Scientists create ‘OpinionGPT’ to explore explicit human bias — and the public can test it

A workforce of researchers from Humboldt University of Berlin has developed a big language synthetic intelligence (AI) mannequin with the distinction of getting been deliberately tuned to generate outputs with expressed bias.
Called OpinionGPT, the workforce’s mannequin is a tuned variant of Meta’s Llama 2, an AI system comparable in functionality to OpenAI’s ChatGPT or Anthropic’s Claude 2.
Using a course of known as instruction-based fine-tuning, OpinionGPT can purportedly reply to prompts as if it have been a consultant of one in all 11 bias teams: American, German, Latin American, Middle Eastern, a youngster, somebody over 30, an older particular person, a person, a girl, a liberal or a conservative.
Announcing “OpinionGPT: A really biased GPT mannequin”! Try it out right here: https://t.co/5YJjHlcV4n
To examine the influence of bias on mannequin solutions, we requested a easy query: What if we tuned a #GPT mannequin solely with texts written by politically right-leaning individuals?[1/3]

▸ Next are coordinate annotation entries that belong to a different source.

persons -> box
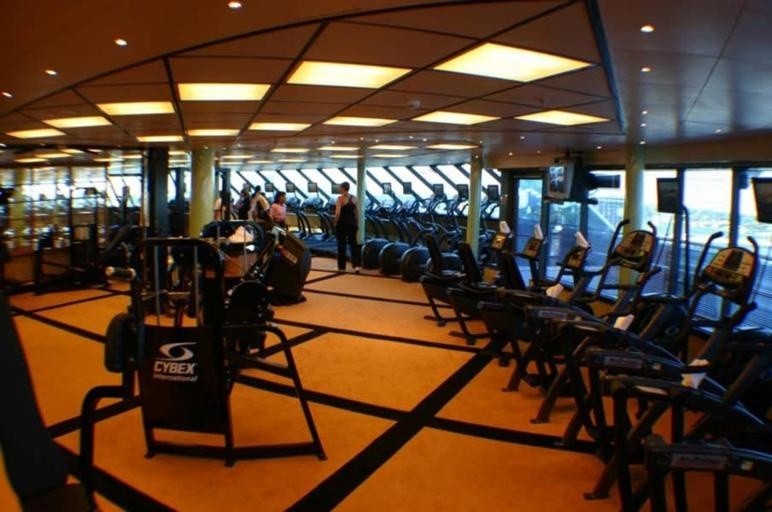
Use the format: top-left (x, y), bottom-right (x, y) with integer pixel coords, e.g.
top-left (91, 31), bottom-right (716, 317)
top-left (332, 180), bottom-right (361, 274)
top-left (213, 191), bottom-right (226, 220)
top-left (236, 186), bottom-right (269, 220)
top-left (268, 192), bottom-right (287, 229)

— Alan Akbik (@alan_akbik) September 8, 2023
OpinionGPT was refined on a corpus of knowledge derived from “AskX” communities, known as subreddits, on Reddit. Examples of those subreddits would come with r/AskaWoman and r/AskAnAmerican.
The workforce began by discovering subreddits associated to the 11 particular biases and pulling the 25,000 hottest posts from each. It then retained solely these posts that met a minimal threshold for upvotes, didn’t include an embedded quote and have been underneath 80 phrases.
With what was left, it seems as if the researchers used an approach comparable to Anthropic’s Constitutional AI. Rather than spin up completely new fashions to signify every bias label, they basically fine-tuned the single 7 billion-parameter Llama2 mannequin with separate instruction units for every anticipated bias.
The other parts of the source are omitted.